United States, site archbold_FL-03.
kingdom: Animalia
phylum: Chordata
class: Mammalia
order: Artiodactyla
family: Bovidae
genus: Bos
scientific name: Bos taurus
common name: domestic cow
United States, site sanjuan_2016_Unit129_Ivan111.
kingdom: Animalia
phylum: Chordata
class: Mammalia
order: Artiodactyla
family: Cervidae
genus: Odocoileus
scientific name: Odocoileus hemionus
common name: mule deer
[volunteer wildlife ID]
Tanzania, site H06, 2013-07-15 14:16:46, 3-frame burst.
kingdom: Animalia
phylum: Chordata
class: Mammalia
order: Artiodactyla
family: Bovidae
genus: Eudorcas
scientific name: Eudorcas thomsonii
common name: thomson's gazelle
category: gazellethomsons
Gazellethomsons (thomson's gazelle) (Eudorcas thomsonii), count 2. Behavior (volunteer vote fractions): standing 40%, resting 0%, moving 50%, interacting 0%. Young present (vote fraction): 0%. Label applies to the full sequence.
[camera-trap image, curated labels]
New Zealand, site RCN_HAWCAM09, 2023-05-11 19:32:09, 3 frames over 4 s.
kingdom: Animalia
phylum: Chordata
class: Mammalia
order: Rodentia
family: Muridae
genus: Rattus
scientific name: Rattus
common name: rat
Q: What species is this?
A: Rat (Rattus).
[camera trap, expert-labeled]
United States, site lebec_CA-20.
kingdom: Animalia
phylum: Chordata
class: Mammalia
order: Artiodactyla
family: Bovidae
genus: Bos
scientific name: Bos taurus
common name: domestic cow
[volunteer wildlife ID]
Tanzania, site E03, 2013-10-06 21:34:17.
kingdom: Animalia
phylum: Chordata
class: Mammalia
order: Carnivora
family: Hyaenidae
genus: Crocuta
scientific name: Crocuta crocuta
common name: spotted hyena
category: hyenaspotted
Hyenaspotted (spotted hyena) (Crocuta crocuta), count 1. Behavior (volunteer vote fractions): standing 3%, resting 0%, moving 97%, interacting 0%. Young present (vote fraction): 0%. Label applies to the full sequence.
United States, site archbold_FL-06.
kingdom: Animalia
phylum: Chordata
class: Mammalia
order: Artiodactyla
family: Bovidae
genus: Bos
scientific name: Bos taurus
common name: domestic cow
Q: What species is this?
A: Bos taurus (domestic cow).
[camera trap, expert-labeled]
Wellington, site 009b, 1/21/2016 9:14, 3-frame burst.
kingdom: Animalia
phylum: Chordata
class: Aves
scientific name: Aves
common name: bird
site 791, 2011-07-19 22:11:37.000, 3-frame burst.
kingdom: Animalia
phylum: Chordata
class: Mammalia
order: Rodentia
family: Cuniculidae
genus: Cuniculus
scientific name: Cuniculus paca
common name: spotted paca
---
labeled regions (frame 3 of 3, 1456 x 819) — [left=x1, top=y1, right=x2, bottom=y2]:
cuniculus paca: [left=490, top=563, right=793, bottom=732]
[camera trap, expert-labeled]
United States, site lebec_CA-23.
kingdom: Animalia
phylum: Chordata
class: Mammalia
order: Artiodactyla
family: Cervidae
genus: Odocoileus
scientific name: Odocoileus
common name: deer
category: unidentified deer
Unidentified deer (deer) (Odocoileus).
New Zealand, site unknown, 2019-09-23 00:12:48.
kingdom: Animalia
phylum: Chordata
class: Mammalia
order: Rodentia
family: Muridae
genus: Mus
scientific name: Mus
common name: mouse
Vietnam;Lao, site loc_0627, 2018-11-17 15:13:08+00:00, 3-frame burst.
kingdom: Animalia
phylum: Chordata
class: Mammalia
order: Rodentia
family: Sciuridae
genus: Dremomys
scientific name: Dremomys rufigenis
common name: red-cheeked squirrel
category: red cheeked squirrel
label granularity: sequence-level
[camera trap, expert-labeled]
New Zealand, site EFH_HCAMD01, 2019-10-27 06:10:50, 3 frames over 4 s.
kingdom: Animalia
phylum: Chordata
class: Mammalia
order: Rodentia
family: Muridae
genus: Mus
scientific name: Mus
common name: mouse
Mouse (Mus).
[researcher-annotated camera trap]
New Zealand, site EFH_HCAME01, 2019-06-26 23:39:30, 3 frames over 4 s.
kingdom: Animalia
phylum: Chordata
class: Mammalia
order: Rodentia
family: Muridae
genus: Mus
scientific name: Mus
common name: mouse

----------------------------------------

▶ EXERCISE: Output each line of the material above. Nothing should differ from the original.

▶ EXPECTED ANSWER:
United States, site archbold_FL-03.
kingdom: Animalia
phylum: Chordata
class: Mammalia
order: Artiodactyla
family: Bovidae
genus: Bos
scientific name: Bos taurus
common name: domestic cow
United States, site sanjuan_2016_Unit129_Ivan111.
kingdom: Animalia
phylum: Chordata
class: Mammalia
order: Artiodactyla
family: Cervidae
genus: Odocoileus
scientific name: Odocoileus hemionus
common name: mule deer
[volunteer wildlife ID]
Tanzania, site H06, 2013-07-15 14:16:46, 3-frame burst.
kingdom: Animalia
phylum: Chordata
class: Mammalia
order: Artiodactyla
family: Bovidae
genus: Eudorcas
scientific name: Eudorcas thomsonii
common name: thomson's gazelle
category: gazellethomsons
Gazellethomsons (thomson's gazelle) (Eudorcas thomsonii), count 2. Behavior (volunteer vote fractions): standing 40%, resting 0%, moving 50%, interacting 0%. Young present (vote fraction): 0%. Label applies to the full sequence.
[camera-trap image, curated labels]
New Zealand, site RCN_HAWCAM09, 2023-05-11 19:32:09, 3 frames over 4 s.
kingdom: Animalia
phylum: Chordata
class: Mammalia
order: Rodentia
family: Muridae
genus: Rattus
scientific name: Rattus
common name: rat
Q: What species is this?
A: Rat (Rattus).
[camera trap, expert-labeled]
United States, site lebec_CA-20.
kingdom: Animalia
phylum: Chordata
class: Mammalia
order: Artiodactyla
family: Bovidae
genus: Bos
scientific name: Bos taurus
common name: domestic cow
[volunteer wildlife ID]
Tanzania, site E03, 2013-10-06 21:34:17.
kingdom: Animalia
phylum: Chordata
class: Mammalia
order: Carnivora
family: Hyaenidae
genus: Crocuta
scientific name: Crocuta crocuta
common name: spotted hyena
category: hyenaspotted
Hyenaspotted (spotted hyena) (Crocuta crocuta), count 1. Behavior (volunteer vote fractions): standing 3%, resting 0%, moving 97%, interacting 0%. Young present (vote fraction): 0%. Label applies to the full sequence.
United States, site archbold_FL-06.
kingdom: Animalia
phylum: Chordata
class: Mammalia
order: Artiodactyla
family: Bovidae
genus: Bos
scientific name: Bos taurus
common name: domestic cow
Q: What species is this?
A: Bos taurus (domestic cow).
[camera trap, expert-labeled]
Wellington, site 009b, 1/21/2016 9:14, 3-frame burst.
kingdom: Animalia
phylum: Chordata
class: Aves
scientific name: Aves
common name: bird
site 791, 2011-07-19 22:11:37.000, 3-frame burst.
kingdom: Animalia
phylum: Chordata
class: Mammalia
order: Rodentia
family: Cuniculidae
genus: Cuniculus
scientific name: Cuniculus paca
common name: spotted paca
---
labeled regions (frame 3 of 3, 1456 x 819) — [left=x1, top=y1, right=x2, bottom=y2]:
cuniculus paca: [left=490, top=563, right=793, bottom=732]
[camera trap, expert-labeled]
United States, site lebec_CA-23.
kingdom: Animalia
phylum: Chordata
class: Mammalia
order: Artiodactyla
family: Cervidae
genus: Odocoileus
scientific name: Odocoileus
common name: deer
category: unidentified deer
Unidentified deer (deer) (Odocoileus).
New Zealand, site unknown, 2019-09-23 00:12:48.
kingdom: Animalia
phylum: Chordata
class: Mammalia
order: Rodentia
family: Muridae
genus: Mus
scientific name: Mus
common name: mouse
Vietnam;Lao, site loc_0627, 2018-11-17 15:13:08+00:00, 3-frame burst.
kingdom: Animalia
phylum: Chordata
class: Mammalia
order: Rodentia
family: Sciuridae
genus: Dremomys
scientific name: Dremomys rufigenis
common name: red-cheeked squirrel
category: red cheeked squirrel
label granularity: sequence-level
[camera trap, expert-labeled]
New Zealand, site EFH_HCAMD01, 2019-10-27 06:10:50, 3 frames over 4 s.
kingdom: Animalia
phylum: Chordata
class: Mammalia
order: Rodentia
family: Muridae
genus: Mus
scientific name: Mus
common name: mouse
Mouse (Mus).
[researcher-annotated camera trap]
New Zealand, site EFH_HCAME01, 2019-06-26 23:39:30, 3 frames over 4 s.
kingdom: Animalia
phylum: Chordata
class: Mammalia
order: Rodentia
family: Muridae
genus: Mus
scientific name: Mus
common name: mouse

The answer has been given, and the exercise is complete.